GIVEN TASK: Return every line of the listing below that contains the string "camera". Case counts.

PROVIDED MATERIAL:
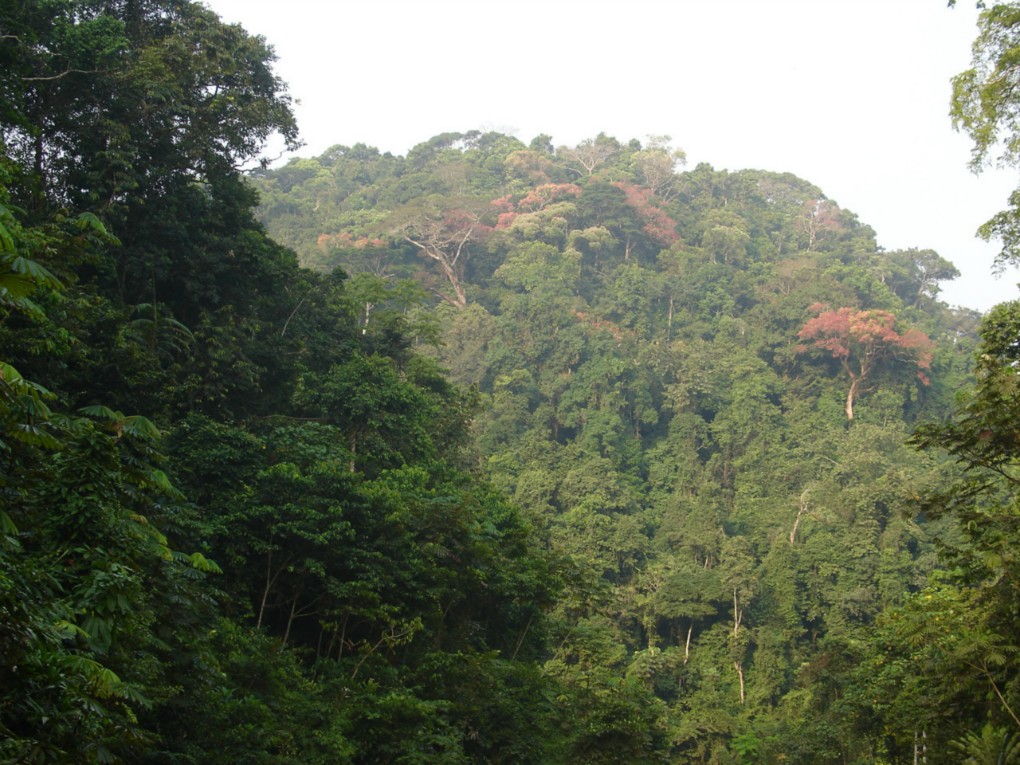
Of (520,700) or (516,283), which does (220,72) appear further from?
(516,283)

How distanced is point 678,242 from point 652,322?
632cm

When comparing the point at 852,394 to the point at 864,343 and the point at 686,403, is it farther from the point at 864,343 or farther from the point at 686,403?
the point at 686,403

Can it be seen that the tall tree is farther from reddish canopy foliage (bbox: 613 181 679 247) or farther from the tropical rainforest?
reddish canopy foliage (bbox: 613 181 679 247)

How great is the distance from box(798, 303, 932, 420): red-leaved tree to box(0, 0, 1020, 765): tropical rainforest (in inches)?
5.1

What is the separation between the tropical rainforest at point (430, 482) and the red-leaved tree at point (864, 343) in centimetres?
13

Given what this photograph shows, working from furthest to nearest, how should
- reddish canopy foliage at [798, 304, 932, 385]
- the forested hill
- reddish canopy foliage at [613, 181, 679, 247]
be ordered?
reddish canopy foliage at [613, 181, 679, 247] → reddish canopy foliage at [798, 304, 932, 385] → the forested hill

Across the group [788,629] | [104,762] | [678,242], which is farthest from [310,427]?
[678,242]

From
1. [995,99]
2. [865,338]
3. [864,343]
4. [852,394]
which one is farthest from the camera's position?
[852,394]

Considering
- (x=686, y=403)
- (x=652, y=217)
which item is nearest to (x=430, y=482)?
(x=686, y=403)

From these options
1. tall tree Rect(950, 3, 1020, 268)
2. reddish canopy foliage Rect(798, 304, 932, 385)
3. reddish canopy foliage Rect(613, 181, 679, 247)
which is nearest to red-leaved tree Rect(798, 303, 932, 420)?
reddish canopy foliage Rect(798, 304, 932, 385)

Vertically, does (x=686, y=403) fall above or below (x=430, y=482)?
above

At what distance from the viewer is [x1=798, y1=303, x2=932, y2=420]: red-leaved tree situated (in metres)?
32.6

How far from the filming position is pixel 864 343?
3306 cm

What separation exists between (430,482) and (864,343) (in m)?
22.1
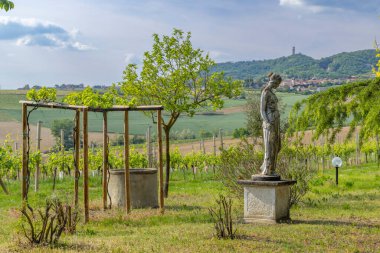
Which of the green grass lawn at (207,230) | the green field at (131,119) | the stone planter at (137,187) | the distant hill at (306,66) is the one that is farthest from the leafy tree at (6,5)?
the distant hill at (306,66)

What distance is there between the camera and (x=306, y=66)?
420 ft

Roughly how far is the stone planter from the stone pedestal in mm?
3698

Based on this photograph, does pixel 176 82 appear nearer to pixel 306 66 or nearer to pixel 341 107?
pixel 341 107

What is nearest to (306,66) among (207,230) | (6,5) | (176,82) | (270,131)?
(176,82)

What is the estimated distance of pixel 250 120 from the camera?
143 ft

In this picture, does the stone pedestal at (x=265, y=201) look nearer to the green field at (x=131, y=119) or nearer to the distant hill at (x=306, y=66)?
the green field at (x=131, y=119)

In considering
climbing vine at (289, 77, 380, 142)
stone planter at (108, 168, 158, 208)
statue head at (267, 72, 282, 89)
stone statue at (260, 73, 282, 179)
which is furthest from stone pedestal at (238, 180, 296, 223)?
stone planter at (108, 168, 158, 208)

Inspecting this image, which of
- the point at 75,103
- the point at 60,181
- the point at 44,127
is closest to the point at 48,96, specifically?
the point at 75,103

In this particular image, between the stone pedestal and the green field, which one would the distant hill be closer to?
the green field

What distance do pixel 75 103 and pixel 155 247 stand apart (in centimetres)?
514

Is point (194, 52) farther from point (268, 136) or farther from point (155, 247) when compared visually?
point (155, 247)

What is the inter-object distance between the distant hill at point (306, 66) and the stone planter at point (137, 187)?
336 ft

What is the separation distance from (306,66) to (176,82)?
11516cm

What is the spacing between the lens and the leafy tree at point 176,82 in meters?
16.7
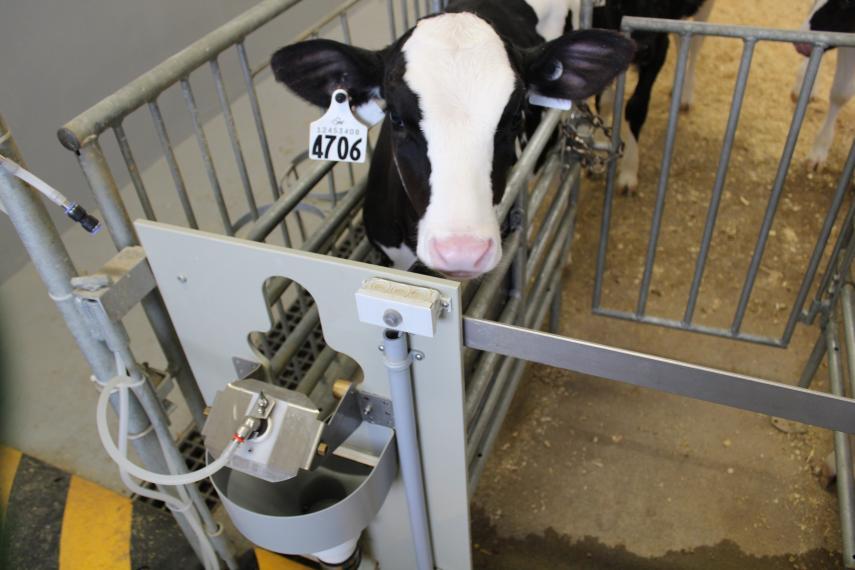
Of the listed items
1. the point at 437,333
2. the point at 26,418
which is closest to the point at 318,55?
the point at 437,333

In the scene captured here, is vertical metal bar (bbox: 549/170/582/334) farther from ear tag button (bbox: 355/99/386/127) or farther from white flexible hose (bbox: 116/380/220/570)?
white flexible hose (bbox: 116/380/220/570)

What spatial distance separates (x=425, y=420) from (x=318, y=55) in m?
0.81

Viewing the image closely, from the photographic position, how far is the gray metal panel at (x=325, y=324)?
3.00 ft

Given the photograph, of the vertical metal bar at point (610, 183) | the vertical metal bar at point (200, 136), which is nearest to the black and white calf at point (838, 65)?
the vertical metal bar at point (610, 183)

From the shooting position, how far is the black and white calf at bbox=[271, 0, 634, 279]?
119 centimetres

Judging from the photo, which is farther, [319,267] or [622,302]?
[622,302]

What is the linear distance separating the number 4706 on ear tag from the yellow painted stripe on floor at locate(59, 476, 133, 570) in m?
1.09

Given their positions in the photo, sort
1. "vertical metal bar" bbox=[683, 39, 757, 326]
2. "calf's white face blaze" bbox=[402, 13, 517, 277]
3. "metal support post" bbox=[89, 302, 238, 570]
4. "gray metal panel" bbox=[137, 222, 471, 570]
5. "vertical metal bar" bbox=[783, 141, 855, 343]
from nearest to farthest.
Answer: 1. "gray metal panel" bbox=[137, 222, 471, 570]
2. "metal support post" bbox=[89, 302, 238, 570]
3. "calf's white face blaze" bbox=[402, 13, 517, 277]
4. "vertical metal bar" bbox=[683, 39, 757, 326]
5. "vertical metal bar" bbox=[783, 141, 855, 343]

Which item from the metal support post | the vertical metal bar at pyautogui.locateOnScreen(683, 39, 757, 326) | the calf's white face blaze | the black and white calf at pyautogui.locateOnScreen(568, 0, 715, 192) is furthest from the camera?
the black and white calf at pyautogui.locateOnScreen(568, 0, 715, 192)

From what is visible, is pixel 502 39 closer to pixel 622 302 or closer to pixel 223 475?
pixel 223 475

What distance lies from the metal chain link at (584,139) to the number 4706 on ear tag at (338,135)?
2.15ft

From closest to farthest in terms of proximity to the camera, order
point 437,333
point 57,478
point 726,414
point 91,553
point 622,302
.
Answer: point 437,333
point 91,553
point 57,478
point 726,414
point 622,302

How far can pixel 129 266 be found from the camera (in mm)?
1046

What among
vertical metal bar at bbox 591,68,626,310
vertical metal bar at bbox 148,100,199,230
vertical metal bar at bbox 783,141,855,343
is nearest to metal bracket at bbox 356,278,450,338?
vertical metal bar at bbox 148,100,199,230
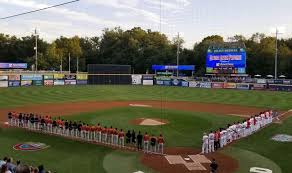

TASK OUTPUT:
which one is farthest from the camera's position?
What distance is there between the camera and (x=306, y=66)?
What is the estimated distance of pixel 250 120 from the camera?
Which item from the metal support post | the vertical metal bar at pyautogui.locateOnScreen(683, 39, 757, 326) | the calf's white face blaze | the black and white calf at pyautogui.locateOnScreen(568, 0, 715, 192) is furthest from the camera?
From closest to farthest in terms of proximity to the camera, order
How far can pixel 129 266 be found from the camera (in mm)?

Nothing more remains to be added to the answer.